Metadata-Version: 2.2
Name: pfc-migrate
Version: 0.3.2
Summary: Convert compressed JSONL archives (gzip, zstd, bzip2, lz4) to PFC format — local, S3, Azure, GCS
License: MIT
Project-URL: Homepage, https://github.com/ImpossibleForge/pfc-migrate
Project-URL: Repository, https://github.com/ImpossibleForge/pfc-migrate
Keywords: pfc,jsonl,compression,logs,duckdb,migration,s3,azure,gcs,glacier
Classifier: Programming Language :: Python :: 3
Classifier: License :: OSI Approved :: MIT License
Classifier: Operating System :: POSIX :: Linux
Classifier: Topic :: System :: Logging
Classifier: Topic :: Utilities
Requires-Python: >=3.8
Description-Content-Type: text/markdown
License-File: LICENSE
Provides-Extra: zstd
Requires-Dist: zstandard>=0.21; extra == "zstd"
Provides-Extra: lz4
Requires-Dist: lz4>=4.0; extra == "lz4"
Provides-Extra: s3
Requires-Dist: boto3>=1.26; extra == "s3"
Provides-Extra: azure
Requires-Dist: azure-storage-blob>=12.9.0; extra == "azure"
Provides-Extra: gcs
Requires-Dist: google-cloud-storage>=2.0; extra == "gcs"
Provides-Extra: all
Requires-Dist: zstandard>=0.21; extra == "all"
Requires-Dist: lz4>=4.0; extra == "all"
Requires-Dist: boto3>=1.26; extra == "all"
Requires-Dist: azure-storage-blob>=12.9.0; extra == "all"
Requires-Dist: google-cloud-storage>=2.0; extra == "all"
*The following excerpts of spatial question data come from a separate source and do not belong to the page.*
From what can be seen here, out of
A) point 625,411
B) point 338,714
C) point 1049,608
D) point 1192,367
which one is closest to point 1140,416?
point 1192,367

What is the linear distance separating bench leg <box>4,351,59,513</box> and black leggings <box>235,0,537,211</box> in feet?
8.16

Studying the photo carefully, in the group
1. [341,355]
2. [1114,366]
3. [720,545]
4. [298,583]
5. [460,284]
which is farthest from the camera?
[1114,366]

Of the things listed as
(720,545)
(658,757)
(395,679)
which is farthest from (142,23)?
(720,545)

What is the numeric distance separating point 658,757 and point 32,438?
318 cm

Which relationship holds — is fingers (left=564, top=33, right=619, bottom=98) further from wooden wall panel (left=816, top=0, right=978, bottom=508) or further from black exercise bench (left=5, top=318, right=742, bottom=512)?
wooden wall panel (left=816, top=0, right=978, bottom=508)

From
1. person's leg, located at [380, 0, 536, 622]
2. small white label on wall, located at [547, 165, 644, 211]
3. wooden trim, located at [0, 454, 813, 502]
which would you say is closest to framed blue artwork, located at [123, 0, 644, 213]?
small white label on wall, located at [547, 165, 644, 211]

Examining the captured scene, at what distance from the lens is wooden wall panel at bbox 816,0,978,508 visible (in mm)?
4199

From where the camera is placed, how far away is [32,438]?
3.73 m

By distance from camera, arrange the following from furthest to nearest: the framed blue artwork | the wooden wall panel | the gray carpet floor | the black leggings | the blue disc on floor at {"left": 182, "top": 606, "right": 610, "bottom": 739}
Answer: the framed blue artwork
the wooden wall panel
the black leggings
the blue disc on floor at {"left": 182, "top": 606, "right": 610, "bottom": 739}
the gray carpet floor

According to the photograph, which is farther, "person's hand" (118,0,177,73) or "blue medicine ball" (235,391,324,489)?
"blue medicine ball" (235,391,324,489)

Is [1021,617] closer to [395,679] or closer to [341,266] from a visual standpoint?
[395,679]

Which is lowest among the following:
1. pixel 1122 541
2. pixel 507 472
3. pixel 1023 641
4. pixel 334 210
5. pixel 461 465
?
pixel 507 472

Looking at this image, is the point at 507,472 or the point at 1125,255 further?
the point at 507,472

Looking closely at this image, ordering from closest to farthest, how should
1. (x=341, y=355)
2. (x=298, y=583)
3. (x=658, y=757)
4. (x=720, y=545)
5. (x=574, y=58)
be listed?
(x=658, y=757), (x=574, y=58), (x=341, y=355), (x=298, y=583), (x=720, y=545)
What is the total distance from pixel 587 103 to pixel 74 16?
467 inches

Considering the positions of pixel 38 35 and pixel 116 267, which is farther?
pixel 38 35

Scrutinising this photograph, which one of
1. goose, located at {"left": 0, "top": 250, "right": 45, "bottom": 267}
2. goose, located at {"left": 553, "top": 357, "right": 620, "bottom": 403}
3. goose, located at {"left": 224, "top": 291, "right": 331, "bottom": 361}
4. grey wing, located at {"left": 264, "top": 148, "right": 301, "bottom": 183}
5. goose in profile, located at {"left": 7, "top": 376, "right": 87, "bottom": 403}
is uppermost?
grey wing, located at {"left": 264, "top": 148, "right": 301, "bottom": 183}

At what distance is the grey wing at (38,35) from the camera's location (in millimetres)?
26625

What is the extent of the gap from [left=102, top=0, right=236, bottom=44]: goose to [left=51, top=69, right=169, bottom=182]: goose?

# pfc-migrate — Convert existing JSONL archives to PFC format

You already have logs stored somewhere — gzip, zstd, bzip2, or lz4 — on disk, on S3, in Glacier, on Azure, or on GCS. Switching to PFC-JSONL means converting them once. This tool does that, wherever your files live.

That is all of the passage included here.